578126 (5) [Avatar] Offline
#1
In Chapter 4 (Listing 4.6 and Figure 4.3), you provide a down-to-earth evaluation of whether the number of putative topics (derived by SVD) is reasonable or not. Let's call this number of topics k.

I would like to follow a similar approach to determine a reasonable k within a Gensim-based LSA pipeline on a 44k-document, 30k-term corpus. Memory has sometimes been insufficient with my 16GB RAM laptop running Python 3.5 on Ubuntu 18.04.

I am currently trying to figure out a way around memory limits by working with sparse arrays, for which Gensim provides a utility to translate its model objects.

It would greatly enhance this section if you could provide guidance on how to minimize memory footprint. Some industrial strength code in Listing 4.6, despite the toy size of the example data, would be even better. I read Chapter 13 and did not find such guidance.

Some questions I am researching include:
1. Matrix operations on sparse arrays and ambiguity of which dot-product method to use (Scipy, Numpy, or is it auto-routed based on the type of input?)

2. How does scikit-learn's TruncSVD manage to provide explained_variance_ratio_ whereas Gensim does not? Is explained_variance_ratio_ the actual retained variance (variance normalized by the total variance in X, or just up to the number of components (k) specified)? If so, it implies that TruncSVD calculates the full S matrix, where S is the diagonal matrix of the singular values s, through n (len(terms_in_corpus)), not just k, while it isn't possible to do so with Numpy's SVD method or Gensim (by setting k to n.

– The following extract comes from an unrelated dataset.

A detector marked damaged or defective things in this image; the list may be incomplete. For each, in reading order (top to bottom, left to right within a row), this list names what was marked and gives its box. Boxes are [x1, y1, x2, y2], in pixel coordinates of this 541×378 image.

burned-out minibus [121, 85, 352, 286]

3. How to calculate the total variance of a TF-IDF corpus another way besides the sum over S, which cannot be computed directly due to memory limits. Expressions such as variance = E[X^2] - E[X]^2 are feasible, where X is the TF-IDF corpus, but it doesn't yield comparable results to the sum of S over k; they differ a lot in magnitude. To be clearer:

a = csr_matrix.mean(tdm)  # csr_matrix is a Scipy sparse matrix utility
b = csr_matrix.multiply(tdm, tdm)
corpus_variance = csr_matrix.mean(b) - a ** 2

corpus_variance2 = sparse_norm(tdm) / tdm.shape[1]


After rewatching Andrew Ng's ML lecture on PCA, it's clear that while the ratio of matrix norms should be equivalent to (1 minus...) the ratio of sum of S, the respective terms of these ratios are in different units.

I'll close with the code I'm currently working on, with apologies for not providing a fully reproducible example (the data, after all, are quite large).

# For explanation, not reproduction

# 1. Obtain singular vectors / values from Gensim LSI model's SVD
U = lsi.projection.u  # lsi is a model object
s_k = lsi.projection.s  # 1-D vector
V = corpus2dense(lsi[corpus], len(s_k)).T / s_k  # derived per Gensim's FAQ #3 https://github.com/RaRe-Technologies/gensim/wiki/Recipes-&-FAQ#q4-how-do-you-output-the-u-s-vt-matrices-of-lsi

# 2. use Scipy csr_matrix to convert dense to sparse arrays
U_s = csr_matrix(U)
S_s = csr_matrix(S)
V_s = csr_matrix(V)

# 3. Compute dot product of three sparse arrays
# Unclear if operators .dot and .T can be used or if special Scipy methods are required
reconstructed_tdm = U_s.dot(S_s).dot(V_s.T)

# 4. Compute reconstruction error; again, unclear if these operators can be used with sparse arrays
reconstruction_error = np.sqrt(((reconstructed_tdm - tdm).values.flatten() **2).sum() / np.product(tdm.shape))